Ostatnia myśl. Znamienne jest – jak zauważył ktoś wnikliwie analizujący dzisiejszą Ewangelię – że Jezus mówi: «Proście więc Pana żniwa, żeby wyprawił robotników na swoje żniwo». To jest złagodzone tłumaczenie. W oryginale znajduje się tu określenie: żeby wypędził robotników. Bo i ksiądz może ulec zniechęceniu, kiedy widzi, jak odbierane jest słowo Boże. Kiedy weszła religia do szkół, jeden z księży w Warszawie wylądował w szpitalu psychiatrycznym.

Jak wielki obowiązek kładzie nam Chrystus na serca. Ale jednocześnie jak wielką radość daje prawda o tym, że ten obowiązek, trud modlitwy, zaowocuje umocnieniem każdego z nas.

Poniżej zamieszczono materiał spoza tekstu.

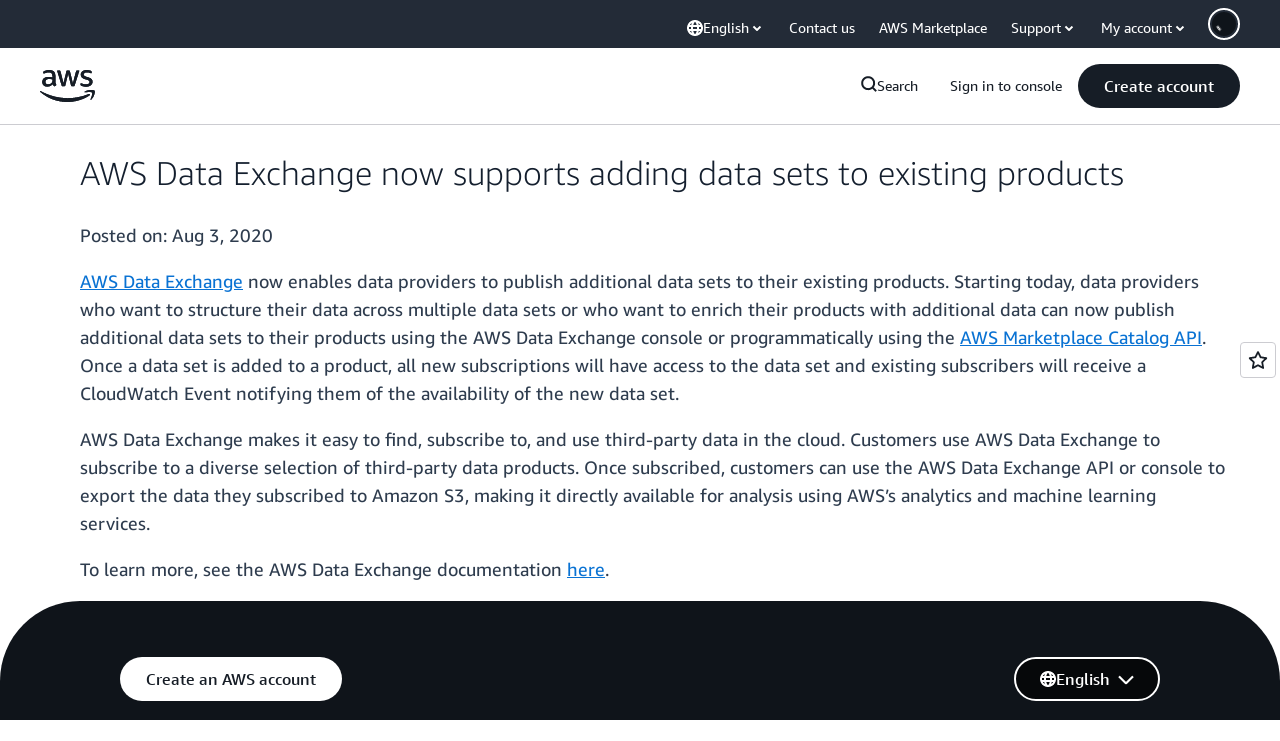

--- FILE ---
content_type: text/html;charset=UTF-8
request_url: https://amazonwebservicesinc.tt.omtrdc.net/m2/amazonwebservicesinc/ubox/raw?mboxPC=1769103466443-2043&mboxSession=1769103466435-51730&uniq=1769103466446-13725
body_size: -93
content:
{"url":"/en_US/optimization_testing/ccba-footer/master","campaignId":"610677","environmentId":"350","userPCId":"1769103466443-2043.44_0"}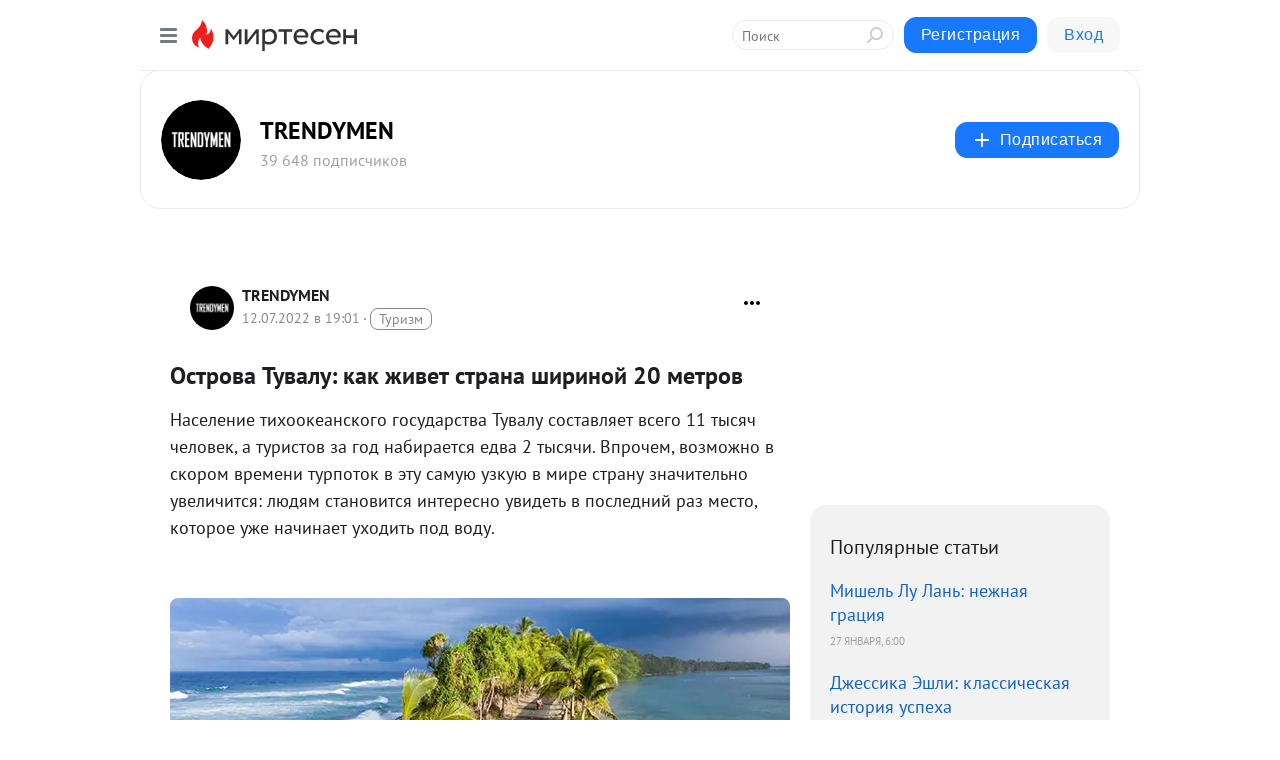

--- FILE ---
content_type: application/javascript;charset=UTF-8
request_url: https://exad.smi2.ru/jsapi?action=rtb_news&payload=CAMSJDY3MTg2M2MxLTBkYjQtNGEwNy04OWI0LWQ3NzE2NDI0YzU1ZhpDEI-0-ssGIgVydV9SVSoMMy4xMzcuMTYxLjU5MAE6JDZiMGUyMTdjLTJkMWQtNDI5OC1hZDczLTMyYTQ0NjU5NTYyOSKoAQiAChDQBRqfAU1vemlsbGEvNS4wIChNYWNpbnRvc2g7IEludGVsIE1hYyBPUyBYIDEwXzE1XzcpIEFwcGxlV2ViS2l0LzUzNy4zNiAoS0hUTUwsIGxpa2UgR2Vja28pIENocm9tZS8xMzEuMC4wLjAgU2FmYXJpLzUzNy4zNjsgQ2xhdWRlQm90LzEuMDsgK2NsYXVkZWJvdEBhbnRocm9waWMuY29tKSoRCOSkAxoLbWlydGVzZW4ucnUyqgIKYGh0dHBzOi8vc29jaWFsLnRyZW5keW1lbi5ydS9ibG9nLzQzNzkzMjM3NTExL09zdHJvdmEtVHV2YWx1LWthay16aGl2ZXQtc3RyYW5hLXNoaXJpbm95LTIwLW1ldHJvdhItaHR0cHM6Ly90cmVuZHltZW4ucnUvbGlmZXN0eWxlL2V2ZW50cy8xMzE0NDcvIpYB0J7RgdGC0YDQvtCy0LAg0KLRg9Cy0LDQu9GDOiDQutCw0Log0LbQuNCy0LXRgiDRgdGC0YDQsNC90LAg0YjQuNGA0LjQvdC-0LkgMjAg0LzQtdGC0YDQvtCyIC0gVFJFTkRZTUVOIC0g0JzQtdC00LjQsNC_0LvQsNGC0YTQvtGA0LzQsCDQnNC40YDQotC10YHQtdC9QhoIg6wGEgtzbG90XzEwMzkzORgaIAJAAkisAg
body_size: 72
content:
_jsapi_callbacks_._3({"response_id":"671863c1-0db4-4a07-89b4-d7716424c55f","blocks":[{"block_id":103939,"tag_id":"slot_103939","items":[],"block_view_uuid":"","strategy_id":14}],"trace":[]});


--- FILE ---
content_type: application/javascript;charset=UTF-8
request_url: https://exad.smi2.ru/jsapi?action=rtb_news&payload=CAISJDFlYWQwMDgwLTZiMGYtNGE1NC05ZmI5LTcwY2EyZGU1MzMyNRpDEI-0-ssGIgVydV9SVSoMMy4xMzcuMTYxLjU5MAE6JDZiMGUyMTdjLTJkMWQtNDI5OC1hZDczLTMyYTQ0NjU5NTYyOSKoAQiAChDQBRqfAU1vemlsbGEvNS4wIChNYWNpbnRvc2g7IEludGVsIE1hYyBPUyBYIDEwXzE1XzcpIEFwcGxlV2ViS2l0LzUzNy4zNiAoS0hUTUwsIGxpa2UgR2Vja28pIENocm9tZS8xMzEuMC4wLjAgU2FmYXJpLzUzNy4zNjsgQ2xhdWRlQm90LzEuMDsgK2NsYXVkZWJvdEBhbnRocm9waWMuY29tKSoRCOSkAxoLbWlydGVzZW4ucnUyqgIKYGh0dHBzOi8vc29jaWFsLnRyZW5keW1lbi5ydS9ibG9nLzQzNzkzMjM3NTExL09zdHJvdmEtVHV2YWx1LWthay16aGl2ZXQtc3RyYW5hLXNoaXJpbm95LTIwLW1ldHJvdhItaHR0cHM6Ly90cmVuZHltZW4ucnUvbGlmZXN0eWxlL2V2ZW50cy8xMzE0NDcvIpYB0J7RgdGC0YDQvtCy0LAg0KLRg9Cy0LDQu9GDOiDQutCw0Log0LbQuNCy0LXRgiDRgdGC0YDQsNC90LAg0YjQuNGA0LjQvdC-0LkgMjAg0LzQtdGC0YDQvtCyIC0gVFJFTkRZTUVOIC0g0JzQtdC00LjQsNC_0LvQsNGC0YTQvtGA0LzQsCDQnNC40YDQotC10YHQtdC9QhoIiKwGEgtzbG90XzEwMzk0NBgaIAFAAkisAg
body_size: 72
content:
_jsapi_callbacks_._2({"response_id":"1ead0080-6b0f-4a54-9fb9-70ca2de53325","blocks":[{"block_id":103944,"tag_id":"slot_103944","items":[],"block_view_uuid":"","strategy_id":14}],"trace":[]});


--- FILE ---
content_type: application/javascript;charset=UTF-8
request_url: https://exad.smi2.ru/jsapi?action=rtb_news&payload=CAUSJDVhMmUzM2ZhLTUyYTktNGIwZi05ZWNlLTkwY2YxZmM3NzdlMBpDEI-0-ssGIgVydV9SVSoMMy4xMzcuMTYxLjU5MAE6JDZiMGUyMTdjLTJkMWQtNDI5OC1hZDczLTMyYTQ0NjU5NTYyOSKoAQiAChDQBRqfAU1vemlsbGEvNS4wIChNYWNpbnRvc2g7IEludGVsIE1hYyBPUyBYIDEwXzE1XzcpIEFwcGxlV2ViS2l0LzUzNy4zNiAoS0hUTUwsIGxpa2UgR2Vja28pIENocm9tZS8xMzEuMC4wLjAgU2FmYXJpLzUzNy4zNjsgQ2xhdWRlQm90LzEuMDsgK2NsYXVkZWJvdEBhbnRocm9waWMuY29tKSoRCOSkAxoLbWlydGVzZW4ucnUyqgIKYGh0dHBzOi8vc29jaWFsLnRyZW5keW1lbi5ydS9ibG9nLzQzNzkzMjM3NTExL09zdHJvdmEtVHV2YWx1LWthay16aGl2ZXQtc3RyYW5hLXNoaXJpbm95LTIwLW1ldHJvdhItaHR0cHM6Ly90cmVuZHltZW4ucnUvbGlmZXN0eWxlL2V2ZW50cy8xMzE0NDcvIpYB0J7RgdGC0YDQvtCy0LAg0KLRg9Cy0LDQu9GDOiDQutCw0Log0LbQuNCy0LXRgiDRgdGC0YDQsNC90LAg0YjQuNGA0LjQvdC-0LkgMjAg0LzQtdGC0YDQvtCyIC0gVFJFTkRZTUVOIC0g0JzQtdC00LjQsNC_0LvQsNGC0YTQvtGA0LzQsCDQnNC40YDQotC10YHQtdC9QhoIhawGEgtzbG90XzEwMzk0MRgaIARAAkisBw
body_size: 71
content:
_jsapi_callbacks_._5({"response_id":"5a2e33fa-52a9-4b0f-9ece-90cf1fc777e0","blocks":[{"block_id":103941,"tag_id":"slot_103941","items":[],"block_view_uuid":"","strategy_id":14}],"trace":[]});


--- FILE ---
content_type: application/javascript;charset=UTF-8
request_url: https://exad.smi2.ru/jsapi?action=rtb_news&payload=CAESJDY5YTI0ZGMyLTU0ZjgtNDY5MS1hMDQ3LWQ0ZDQwODRmOGQ2YxpDEI-0-ssGIgVydV9SVSoMMy4xMzcuMTYxLjU5MAE6JDZiMGUyMTdjLTJkMWQtNDI5OC1hZDczLTMyYTQ0NjU5NTYyOSKoAQiAChDQBRqfAU1vemlsbGEvNS4wIChNYWNpbnRvc2g7IEludGVsIE1hYyBPUyBYIDEwXzE1XzcpIEFwcGxlV2ViS2l0LzUzNy4zNiAoS0hUTUwsIGxpa2UgR2Vja28pIENocm9tZS8xMzEuMC4wLjAgU2FmYXJpLzUzNy4zNjsgQ2xhdWRlQm90LzEuMDsgK2NsYXVkZWJvdEBhbnRocm9waWMuY29tKSoRCOSkAxoLbWlydGVzZW4ucnUyqgIKYGh0dHBzOi8vc29jaWFsLnRyZW5keW1lbi5ydS9ibG9nLzQzNzkzMjM3NTExL09zdHJvdmEtVHV2YWx1LWthay16aGl2ZXQtc3RyYW5hLXNoaXJpbm95LTIwLW1ldHJvdhItaHR0cHM6Ly90cmVuZHltZW4ucnUvbGlmZXN0eWxlL2V2ZW50cy8xMzE0NDcvIpYB0J7RgdGC0YDQvtCy0LAg0KLRg9Cy0LDQu9GDOiDQutCw0Log0LbQuNCy0LXRgiDRgdGC0YDQsNC90LAg0YjQuNGA0LjQvdC-0LkgMjAg0LzQtdGC0YDQvtCyIC0gVFJFTkRZTUVOIC0g0JzQtdC00LjQsNC_0LvQsNGC0YTQvtGA0LzQsCDQnNC40YDQotC10YHQtdC9QhoI76sGEgtzbG90XzEwMzkxORgaIAFAAkjsBA
body_size: 71
content:
_jsapi_callbacks_._1({"response_id":"69a24dc2-54f8-4691-a047-d4d4084f8d6c","blocks":[{"block_id":103919,"tag_id":"slot_103919","items":[],"block_view_uuid":"","strategy_id":14}],"trace":[]});


--- FILE ---
content_type: application/javascript;charset=UTF-8
request_url: https://exad.smi2.ru/jsapi?action=rtb_news&payload=EiRmZGYxNjc0Zi04YTdhLTQxZDctYmFjNC00MjA5MWMwNTlhNzEaQxCPtPrLBiIFcnVfUlUqDDMuMTM3LjE2MS41OTABOiQ2YjBlMjE3Yy0yZDFkLTQyOTgtYWQ3My0zMmE0NDY1OTU2MjkiqAEIgAoQ0AUanwFNb3ppbGxhLzUuMCAoTWFjaW50b3NoOyBJbnRlbCBNYWMgT1MgWCAxMF8xNV83KSBBcHBsZVdlYktpdC81MzcuMzYgKEtIVE1MLCBsaWtlIEdlY2tvKSBDaHJvbWUvMTMxLjAuMC4wIFNhZmFyaS81MzcuMzY7IENsYXVkZUJvdC8xLjA7ICtjbGF1ZGVib3RAYW50aHJvcGljLmNvbSkqEQjkpAMaC21pcnRlc2VuLnJ1MqoCCmBodHRwczovL3NvY2lhbC50cmVuZHltZW4ucnUvYmxvZy80Mzc5MzIzNzUxMS9Pc3Ryb3ZhLVR1dmFsdS1rYWstemhpdmV0LXN0cmFuYS1zaGlyaW5veS0yMC1tZXRyb3YSLWh0dHBzOi8vdHJlbmR5bWVuLnJ1L2xpZmVzdHlsZS9ldmVudHMvMTMxNDQ3LyKWAdCe0YHRgtGA0L7QstCwINCi0YPQstCw0LvRgzog0LrQsNC6INC20LjQstC10YIg0YHRgtGA0LDQvdCwINGI0LjRgNC40L3QvtC5IDIwINC80LXRgtGA0L7QsiAtIFRSRU5EWU1FTiAtINCc0LXQtNC40LDQv9C70LDRgtGE0L7RgNC80LAg0JzQuNGA0KLQtdGB0LXQvUIaCPWbBhILc2xvdF8xMDE4NzcYGiACQAJI7AQ
body_size: 72
content:
_jsapi_callbacks_._0({"response_id":"fdf1674f-8a7a-41d7-bac4-42091c059a71","blocks":[{"block_id":101877,"tag_id":"slot_101877","items":[],"block_view_uuid":"","strategy_id":14}],"trace":[]});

Prośmy więc Pana żniwa, żeby wyprawił robotników na swoje żniwo. Żebyśmy słuchając tego słowa, nie machnęli ręką, nie przytakiwali głową, nie krytykowali, ale wzięli je sobie głęboko do serca, jak mówi Mojżesz, objawiając wolę Boga: «Jeśli pilnie słuchać będziecie głosu mego i strzec mojego przymierza, będziecie szczególną moją własnością».

Drogie siostry i drodzy bracia, szczególna własności Boga, nie dajcie się wyrwać z Jego Serca.